■ Passage shown:
Prince Ibrahim is exiled with his foal friend and reaches another kingdom, where he finds a garden. He asks for the garden-keeper to worked there and is hired as a helper. The horse asks Ibrahim to let it loose, and gives him some hairs from its mane, for him to summon the horse when he needs it. The prince works for his employer, to the latter's happiness. The man has two daughters, and the eldest wishes to marry Ibrahim. Her father consents. One day, the king's officials come to talk to Ibrahim's father-in-law for reinforcements to the local king's army to fight in a war. Ibrahim offers to go to war and promises to return safely. At a distance, he rubs two of his horse's hairs to summon it, commissions a sharp sword from the blacksmith and rides into battle. From his position, he defeats the enemy troops on his black horse. The local king does not recognize Ibrahim and sends an envoy to inquire him about his origins and prowess. Ibrahim is brought before the king and asked about his abilities, when they receive news about the enemy army entering from the other side. Ibrahim rides to the other side of the battlefield and defeats the remaining army. The king admires Ibrahim's martial prowess and wishes that they have such black horses in his army and make Ibrahim king. Ibrahim thanks the king for the offer, but wants to return to his homeland: the province of King Deshwar.

The local king gives his blessing to Ibrahim, who takes his wife and returns home with his wife to his homeland. HE pitches a tent with his black horse on the outskirts of the town. King Deshwar's officials sight Ibrahim, who they do not recognize, and approach him. Ibrahim's wife says that men are coming for him, and Ibrahim welcomes his father's officials, but cuts the ear of an envoy and issues an ultimatum for his father: either his father kills his wife and bring her head, otherwise there will be war. King Deshwar refuses to kill his second wife, and sends his army to the battlefield. Ibrahim defeats and kills his father's army and repeats his ultimatum, promising to spare his father, but he still wants the queen to die by his father's own hands. With no alternative, King Deshwar kills his wife and sends her head to Ibrahim. Prince Ibrahim tells his father that his father will reign and he will make the country prosperous.

Years later, Ibrahim becomes king, marries a second wife, and has children with each wife: a son by the first wife, called Muhammad, and two sons by the second, called Ali and Hussein. At one time, when Ibrahim is reorganizing the realm to his liking and has built a magnificent palace, a local old woman says that the palace is incredible, but it needs a peacock to sing in the city. Ibrahim's three sons decide to look for the bird for their father, and depart on a journey: on the road, his two half-brothers choose a road, while prince Muhammad goes through another road. Muhammad meets an old man that gives him directions: there is a forest, with a large spring and a large plane tree where a skull castle where a humay bird lives with its chicks, which are devoured every year by a dragon, so he is to kill the dragon and ensure the humay bird's help to find the peacock, which is in the possession of a lady that lives in the sun's sphere. Prince Muhammad breaks into the lady's castle, unties thirty-nine of her clothes, steals the peacock and returns to the humay bird. The lady wakes up in her castle, discovers the bird is gone, and takes her lion's army to King Ibrahim's realm to punish the thief. Meanwhile, Muhammad goes to help his brothers by buying their freedom, and in return they throw Muhammad in a well and steal the peacock to take credit for the deed.

Records
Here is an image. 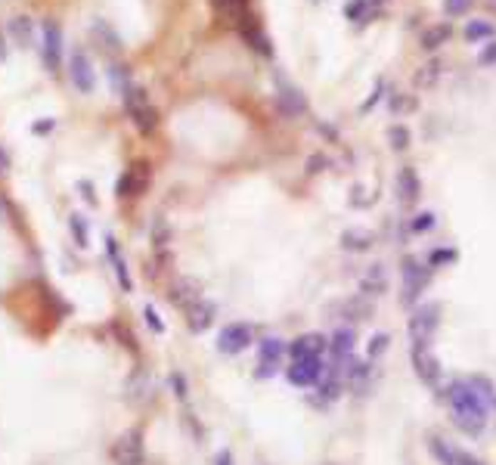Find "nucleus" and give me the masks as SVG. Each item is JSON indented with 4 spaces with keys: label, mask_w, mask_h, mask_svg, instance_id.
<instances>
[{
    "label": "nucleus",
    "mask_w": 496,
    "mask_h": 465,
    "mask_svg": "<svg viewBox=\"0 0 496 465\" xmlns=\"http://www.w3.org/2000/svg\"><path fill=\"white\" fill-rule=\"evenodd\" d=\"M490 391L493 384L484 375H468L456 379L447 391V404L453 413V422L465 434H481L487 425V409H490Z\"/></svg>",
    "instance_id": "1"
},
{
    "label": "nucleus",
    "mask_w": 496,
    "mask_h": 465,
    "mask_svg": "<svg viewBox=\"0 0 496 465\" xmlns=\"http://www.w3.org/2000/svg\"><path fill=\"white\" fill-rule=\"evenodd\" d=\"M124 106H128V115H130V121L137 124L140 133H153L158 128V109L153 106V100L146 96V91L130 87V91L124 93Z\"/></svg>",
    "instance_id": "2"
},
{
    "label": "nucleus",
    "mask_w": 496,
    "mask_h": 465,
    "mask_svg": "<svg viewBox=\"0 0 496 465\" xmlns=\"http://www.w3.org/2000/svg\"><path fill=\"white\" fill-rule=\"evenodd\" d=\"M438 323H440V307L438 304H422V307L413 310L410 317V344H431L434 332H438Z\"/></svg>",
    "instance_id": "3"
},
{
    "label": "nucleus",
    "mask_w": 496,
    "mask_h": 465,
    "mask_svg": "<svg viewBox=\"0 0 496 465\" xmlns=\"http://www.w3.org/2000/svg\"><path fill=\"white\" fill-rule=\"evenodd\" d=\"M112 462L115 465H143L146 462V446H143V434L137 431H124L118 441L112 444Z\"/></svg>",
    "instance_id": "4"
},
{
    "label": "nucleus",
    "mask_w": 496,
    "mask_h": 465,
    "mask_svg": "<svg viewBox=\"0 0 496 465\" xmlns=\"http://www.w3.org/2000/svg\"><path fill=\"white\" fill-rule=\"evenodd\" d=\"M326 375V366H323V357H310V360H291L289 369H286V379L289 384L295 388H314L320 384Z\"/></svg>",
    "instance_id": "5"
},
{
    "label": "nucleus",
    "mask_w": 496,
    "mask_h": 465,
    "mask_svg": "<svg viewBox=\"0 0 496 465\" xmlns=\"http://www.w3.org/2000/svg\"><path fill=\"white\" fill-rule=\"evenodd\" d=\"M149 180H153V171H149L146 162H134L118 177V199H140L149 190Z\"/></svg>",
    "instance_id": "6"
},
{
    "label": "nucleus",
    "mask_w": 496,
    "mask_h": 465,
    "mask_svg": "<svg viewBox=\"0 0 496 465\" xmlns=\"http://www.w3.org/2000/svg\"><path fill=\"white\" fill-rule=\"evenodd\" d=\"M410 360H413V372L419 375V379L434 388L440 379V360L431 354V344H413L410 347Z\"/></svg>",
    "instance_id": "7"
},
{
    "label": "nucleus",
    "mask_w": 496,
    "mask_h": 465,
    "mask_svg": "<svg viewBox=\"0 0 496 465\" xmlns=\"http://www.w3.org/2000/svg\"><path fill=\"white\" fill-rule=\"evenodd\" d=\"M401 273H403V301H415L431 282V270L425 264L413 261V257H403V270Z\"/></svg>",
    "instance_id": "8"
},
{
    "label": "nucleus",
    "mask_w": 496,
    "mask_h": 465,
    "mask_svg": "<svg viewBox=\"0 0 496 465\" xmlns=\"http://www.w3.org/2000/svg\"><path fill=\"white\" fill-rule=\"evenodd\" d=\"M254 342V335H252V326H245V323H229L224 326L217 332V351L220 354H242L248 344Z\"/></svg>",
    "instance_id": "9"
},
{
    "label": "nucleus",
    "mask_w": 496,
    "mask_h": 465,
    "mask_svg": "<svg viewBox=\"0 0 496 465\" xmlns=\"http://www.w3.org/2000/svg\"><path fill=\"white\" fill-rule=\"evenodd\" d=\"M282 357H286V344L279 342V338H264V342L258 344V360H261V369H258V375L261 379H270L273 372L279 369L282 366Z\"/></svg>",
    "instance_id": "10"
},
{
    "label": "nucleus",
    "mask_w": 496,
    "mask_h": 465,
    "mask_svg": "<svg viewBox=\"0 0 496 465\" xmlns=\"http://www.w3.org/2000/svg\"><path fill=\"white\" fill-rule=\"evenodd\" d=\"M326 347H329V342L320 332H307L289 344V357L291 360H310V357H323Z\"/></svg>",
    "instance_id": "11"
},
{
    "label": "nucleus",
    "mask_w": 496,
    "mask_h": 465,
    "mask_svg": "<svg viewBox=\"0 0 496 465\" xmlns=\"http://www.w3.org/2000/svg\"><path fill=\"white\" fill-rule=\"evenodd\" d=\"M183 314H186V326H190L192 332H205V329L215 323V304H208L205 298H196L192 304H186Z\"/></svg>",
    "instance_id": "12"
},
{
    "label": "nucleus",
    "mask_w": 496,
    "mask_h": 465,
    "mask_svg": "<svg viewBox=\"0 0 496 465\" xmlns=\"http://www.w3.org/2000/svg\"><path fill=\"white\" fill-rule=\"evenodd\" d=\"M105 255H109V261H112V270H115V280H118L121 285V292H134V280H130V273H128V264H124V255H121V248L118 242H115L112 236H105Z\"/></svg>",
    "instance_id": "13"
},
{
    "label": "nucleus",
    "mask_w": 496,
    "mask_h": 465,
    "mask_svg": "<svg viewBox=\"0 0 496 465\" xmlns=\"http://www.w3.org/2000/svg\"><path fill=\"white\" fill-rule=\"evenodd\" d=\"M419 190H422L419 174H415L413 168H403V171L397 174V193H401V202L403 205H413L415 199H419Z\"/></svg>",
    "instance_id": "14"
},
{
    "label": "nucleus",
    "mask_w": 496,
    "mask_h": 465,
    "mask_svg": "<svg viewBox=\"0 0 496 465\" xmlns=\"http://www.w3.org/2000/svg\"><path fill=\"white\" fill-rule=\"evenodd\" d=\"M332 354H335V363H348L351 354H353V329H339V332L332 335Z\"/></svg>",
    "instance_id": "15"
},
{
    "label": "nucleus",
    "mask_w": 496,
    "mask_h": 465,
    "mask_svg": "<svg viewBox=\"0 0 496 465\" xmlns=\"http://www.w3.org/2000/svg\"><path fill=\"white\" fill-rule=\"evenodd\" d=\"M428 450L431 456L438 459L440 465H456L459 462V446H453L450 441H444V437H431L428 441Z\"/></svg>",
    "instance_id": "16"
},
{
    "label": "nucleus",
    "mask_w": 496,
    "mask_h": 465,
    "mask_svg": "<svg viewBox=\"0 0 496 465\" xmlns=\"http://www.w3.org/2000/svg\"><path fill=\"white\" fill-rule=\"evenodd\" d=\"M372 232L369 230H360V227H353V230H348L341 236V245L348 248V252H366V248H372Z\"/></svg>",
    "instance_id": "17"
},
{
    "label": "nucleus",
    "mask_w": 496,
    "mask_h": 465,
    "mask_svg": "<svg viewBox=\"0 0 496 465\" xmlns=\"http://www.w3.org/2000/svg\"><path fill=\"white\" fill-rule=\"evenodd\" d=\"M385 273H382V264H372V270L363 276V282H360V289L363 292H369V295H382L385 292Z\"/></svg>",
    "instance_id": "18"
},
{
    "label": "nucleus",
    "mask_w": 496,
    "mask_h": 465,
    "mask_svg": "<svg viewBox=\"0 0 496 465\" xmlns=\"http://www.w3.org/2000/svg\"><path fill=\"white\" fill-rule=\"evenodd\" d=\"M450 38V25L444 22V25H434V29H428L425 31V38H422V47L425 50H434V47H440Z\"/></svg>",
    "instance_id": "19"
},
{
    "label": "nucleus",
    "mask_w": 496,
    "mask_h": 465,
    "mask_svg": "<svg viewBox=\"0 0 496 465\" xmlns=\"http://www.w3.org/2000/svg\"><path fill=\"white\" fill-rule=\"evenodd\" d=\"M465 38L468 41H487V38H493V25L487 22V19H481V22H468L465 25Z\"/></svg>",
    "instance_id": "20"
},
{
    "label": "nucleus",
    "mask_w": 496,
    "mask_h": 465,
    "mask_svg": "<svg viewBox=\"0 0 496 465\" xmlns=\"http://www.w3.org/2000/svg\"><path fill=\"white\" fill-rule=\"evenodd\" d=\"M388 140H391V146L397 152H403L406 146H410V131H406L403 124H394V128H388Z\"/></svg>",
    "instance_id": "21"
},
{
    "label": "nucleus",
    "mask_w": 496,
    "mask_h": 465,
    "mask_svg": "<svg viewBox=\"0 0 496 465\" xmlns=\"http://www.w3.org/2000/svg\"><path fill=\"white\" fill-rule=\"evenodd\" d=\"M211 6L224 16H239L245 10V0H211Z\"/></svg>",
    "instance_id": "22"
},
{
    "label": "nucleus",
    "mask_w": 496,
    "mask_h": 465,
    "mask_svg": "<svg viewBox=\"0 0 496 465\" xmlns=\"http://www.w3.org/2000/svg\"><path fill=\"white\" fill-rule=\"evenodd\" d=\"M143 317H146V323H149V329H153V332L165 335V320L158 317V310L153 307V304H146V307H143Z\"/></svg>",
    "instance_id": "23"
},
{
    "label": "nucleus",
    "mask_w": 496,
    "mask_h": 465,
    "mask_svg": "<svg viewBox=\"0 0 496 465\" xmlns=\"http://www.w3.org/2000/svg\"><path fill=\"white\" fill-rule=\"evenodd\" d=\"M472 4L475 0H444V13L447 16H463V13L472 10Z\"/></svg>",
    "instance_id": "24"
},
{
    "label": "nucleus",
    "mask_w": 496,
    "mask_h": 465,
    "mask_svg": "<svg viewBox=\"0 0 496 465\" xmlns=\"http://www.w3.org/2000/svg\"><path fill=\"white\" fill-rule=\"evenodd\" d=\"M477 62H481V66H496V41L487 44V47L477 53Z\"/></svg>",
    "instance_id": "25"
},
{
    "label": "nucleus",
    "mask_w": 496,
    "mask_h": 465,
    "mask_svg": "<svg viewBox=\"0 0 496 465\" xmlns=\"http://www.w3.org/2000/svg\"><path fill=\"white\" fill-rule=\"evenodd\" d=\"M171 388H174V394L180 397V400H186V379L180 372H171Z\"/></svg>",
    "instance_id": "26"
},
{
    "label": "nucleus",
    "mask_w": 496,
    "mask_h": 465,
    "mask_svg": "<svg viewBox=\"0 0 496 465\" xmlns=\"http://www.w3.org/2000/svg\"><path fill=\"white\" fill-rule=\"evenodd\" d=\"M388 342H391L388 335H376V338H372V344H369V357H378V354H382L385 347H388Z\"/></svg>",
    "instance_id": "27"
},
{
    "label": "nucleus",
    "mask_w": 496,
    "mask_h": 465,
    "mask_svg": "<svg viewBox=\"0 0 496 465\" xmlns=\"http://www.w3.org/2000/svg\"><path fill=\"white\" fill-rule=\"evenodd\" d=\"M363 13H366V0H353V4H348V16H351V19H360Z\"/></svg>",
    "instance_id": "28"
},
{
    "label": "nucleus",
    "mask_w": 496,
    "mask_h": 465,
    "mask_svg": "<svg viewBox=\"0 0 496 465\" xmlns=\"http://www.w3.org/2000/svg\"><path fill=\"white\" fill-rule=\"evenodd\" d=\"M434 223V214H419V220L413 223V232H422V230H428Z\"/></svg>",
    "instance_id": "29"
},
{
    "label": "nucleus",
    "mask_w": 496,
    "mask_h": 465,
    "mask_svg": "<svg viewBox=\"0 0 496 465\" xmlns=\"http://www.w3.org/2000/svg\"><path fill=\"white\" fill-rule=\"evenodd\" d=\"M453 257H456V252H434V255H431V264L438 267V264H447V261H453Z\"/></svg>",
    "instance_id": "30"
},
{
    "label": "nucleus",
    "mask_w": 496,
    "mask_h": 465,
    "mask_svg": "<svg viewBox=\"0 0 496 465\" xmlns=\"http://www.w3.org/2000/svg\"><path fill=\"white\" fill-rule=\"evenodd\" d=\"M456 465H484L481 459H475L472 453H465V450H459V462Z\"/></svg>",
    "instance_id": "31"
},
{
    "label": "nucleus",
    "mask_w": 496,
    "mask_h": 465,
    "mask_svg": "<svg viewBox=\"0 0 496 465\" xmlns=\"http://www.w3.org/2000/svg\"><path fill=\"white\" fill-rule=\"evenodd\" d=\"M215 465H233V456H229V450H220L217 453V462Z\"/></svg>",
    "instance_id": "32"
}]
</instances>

■ The tasks:
**1)** Decide whether each statement agrees with the tale summary: (a) The garden-keeper's eldest daughter wishes to marry Ibrahim. (b) King Deshwar agrees at once to kill his second wife. (c) Prince Muhammad takes the same road as his half-brothers. For each, answer yes or no and quote the deciding words.
**2)** According to the tale summary, what does the horse give Ibrahim so that he can summon it when he needs it?

■ List of solutions:
**1)**
(a) Yes: "The man has two daughters, and the eldest wishes to marry Ibrahim."
(b) No: "King Deshwar refuses to kill his second wife, and sends his army to the battlefield."
(c) No: "his two half-brothers choose a road, while prince Muhammad goes through another road."

**2)** Some hairs from its mane.